Identifying the glass is only half the battle. You must also examine the rough opening and the condition of the sill pan. Often, people want to replace windows because they are drafty, but the glass isn’t the only culprit. If the original installer failed to use proper flashing tape or didn’t shim the unit correctly, the entire frame can rack, leading to air bypass around the operable sash. In older wood windows, the glazing bead or the putty (glazing compound) often dries out and cracks. This allows water to infiltrate the sash rail, leading to rot that can remain hidden until the wood is soft enough to poke a finger through. When performing a window repair, we often have to scrape out this old putty, prime the wood, and apply new compound to ensure the glass is bedded correctly. This is a meticulous process that ‘caulk-and-walk’ contractors will avoid, but it is the only way to preserve the original character of the home while improving performance.

“Installation is just as critical as the window performance itself. A high-performance window installed poorly will fail.” – AAMA Installation Masters Guide

The Science of Low-E and Gas Fills

If your penny test suggests a double-pane unit, the next step is identifying if it has a Low-Emissivity (Low-E) coating. Low-E is a microscopically thin, transparent layer of metal or metallic oxide deposited directly on the glass. In cold climates, we want this coating on surface number three—the outward-facing side of the inner pane. This reflects long-wave infrared radiation (heat) back into the room. To check for this, we use a specialized detector or the ‘match test.’ If you hold a flame up to the window, the color of one of the reflections will be different (usually greenish or purple) if a Low-E coating is present. Combined with Argon gas, which is denser than air and reduces convective currents within the IGU, these technologies transform the window from a thermal leak into a functional part of the home’s insulation strategy.

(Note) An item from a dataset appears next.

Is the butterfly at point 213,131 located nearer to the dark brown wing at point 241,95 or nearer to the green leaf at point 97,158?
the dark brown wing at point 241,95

How to Perform the Penny Test for Glass Identification

Step-by-Step Glass Diagnostic

  1. Clean the glass surface thoroughly. A window cleaner or simple vinegar solution ensures no debris interferes with the reflection.
  2. Hold a copper penny flat against the glass pane.
  3. Observe the reflection of the penny in the glass from a slight angle.
  4. Count the reflections. One reflection that touches the penny indicates a single pane. Two distinct reflections with a small gap indicate the first and second surfaces of a single pane of glass. Four reflections indicate a double-pane IGU.
  5. Measure the gap. A larger gap between the second and third reflection indicates the width of the airspace, typically ranging from 1/4 inch to 5/8 inch.